The invitation to the event put on the by the Coalition of California Utilities Employees (CCUE) stated: “A special presentation will be made to Michael Peevey, president of the California Public Utilities Commission in recognition of his dedicated public service and his tireless work on system reliability and safety.”
An award for Peevey’s service and dedication to safety doesn’t sit well with San Bruno resident Rene Morales. Her daughter Jessica was one of the eight people killed in the San Bruno explosion.
“I find it appalling that he is going to be receiving an award for anything related to safety,” Morales said the morning of the legislative reception honoring Peevey. “He is getting an award for something he has no understanding of.”
In fact, a confidential internal CPUC document first uncovered by the Investigative Unit in April exposed that some high-ranking staff members questioned the agency’s commitment to safety under Peevey. It includes claims that the CPUC does not make safety a priority and accusations of an overly cozy relationship with regulated utilities.
NBC Bay Area’s Investigative Unit questioned Peevey about his decision to accept the award at the capitol on Monday evening. When asked if he thinks it is appropriate to receive an honor for safety before deciding on PG&E’s penalty for San Bruno, Peevey told Chief Investigative Reporter Tony Kovaleski, “This is the electrical workers union. They invited me. They chose to honor me. I am more than pleased to be with them.
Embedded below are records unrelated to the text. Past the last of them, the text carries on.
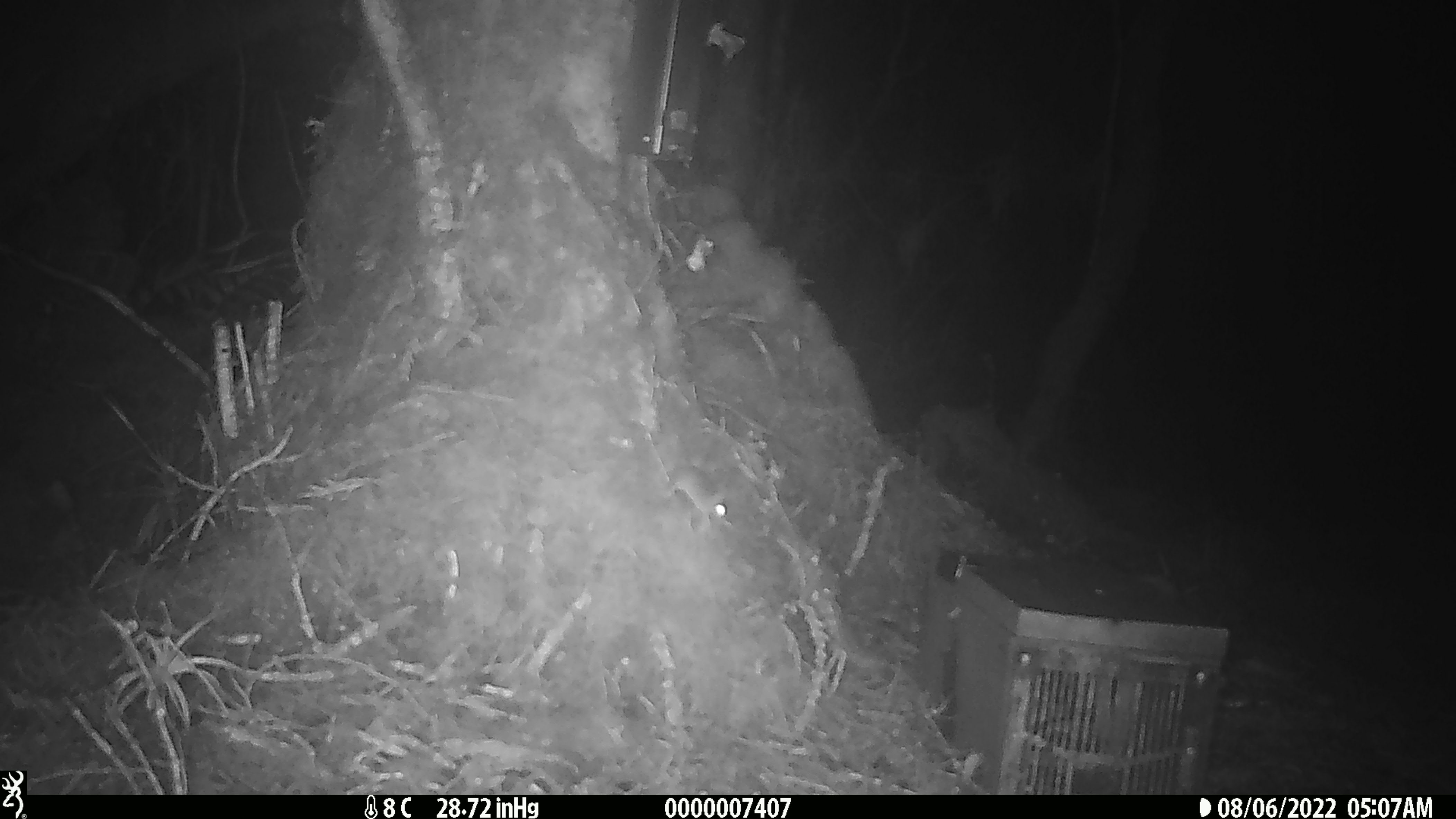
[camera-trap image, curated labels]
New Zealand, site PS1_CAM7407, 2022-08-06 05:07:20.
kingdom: Animalia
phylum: Chordata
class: Mammalia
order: Rodentia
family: Muridae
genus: Mus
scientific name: Mus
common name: mouse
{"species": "mouse (Mus)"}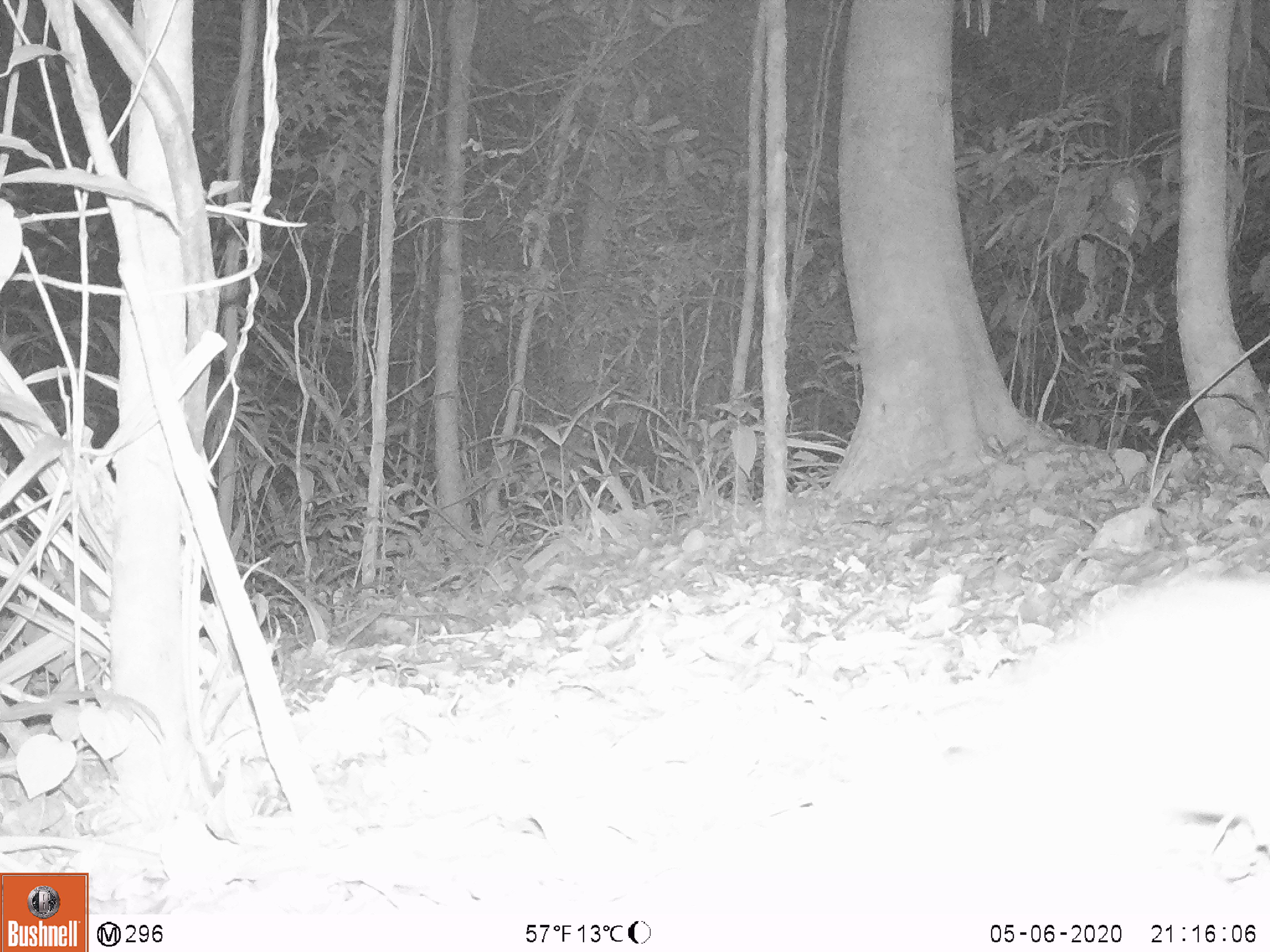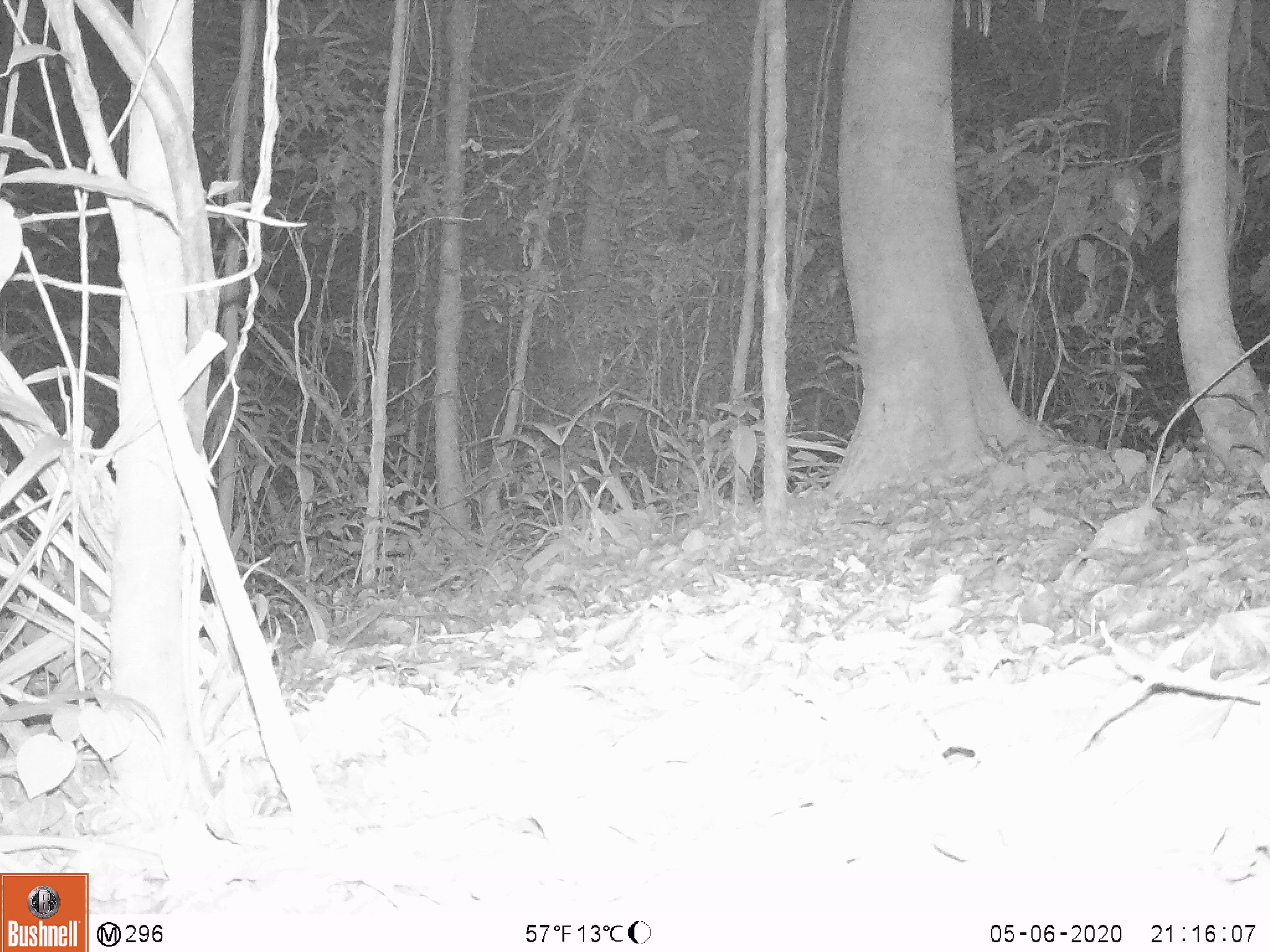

That’s all I have to say to you.”
When asked if he could tell the people of San Bruno what he has done in the name of safety Peevey responded, “the record is pretty clear,” but offered no additional details.
In a room filled with lobbyists, lawmakers and several PG&E employees, CCUE lobbyist Scott Wetch made a short speech about Peevey’s dedication to California’s utility employees and presented him with a silver hardhat.
Peevey thanked Wetch for the award and tried on the hardhat, commenting, “It’s a little big. I have a big head.”
Later that night NBC Bay Area asked Wetch if the award compromised Peevey’s objectivity in his oversight role with PG&E.
“I don’t believe so,” he said, denying that the union is trying to buy influence by honoring him. Wetch also said that his union has supported a significant penalty for PG&E and shot down any notion that it is inappropriate for Peevey to have accepted an award for safety in the shadow of the San Bruno explosion.
“This is a slap in the face,” Morales said. “This is humiliation for the death of my daughter who died in San Bruno that day. [Peevey] is the president of California Public Utilities Commission and in general, he hasn’t taken that responsibility seriously. And it hurts; breaks my heart to know that he is going to be recognized for safety.”
Following the reception Peevey was escorted out a side door, apparently trying to avoid NBC Bay Area’s cameras and questions. He turned back only once to address Kovaleski saying, “I find you extremely insulting.”
This interaction comes a month after the Investigative Unit questioned Peevey in Napa. The CPUC president opted to keep a prior commitment at an exclusive winery instead of answering questions from senators in Sacramento.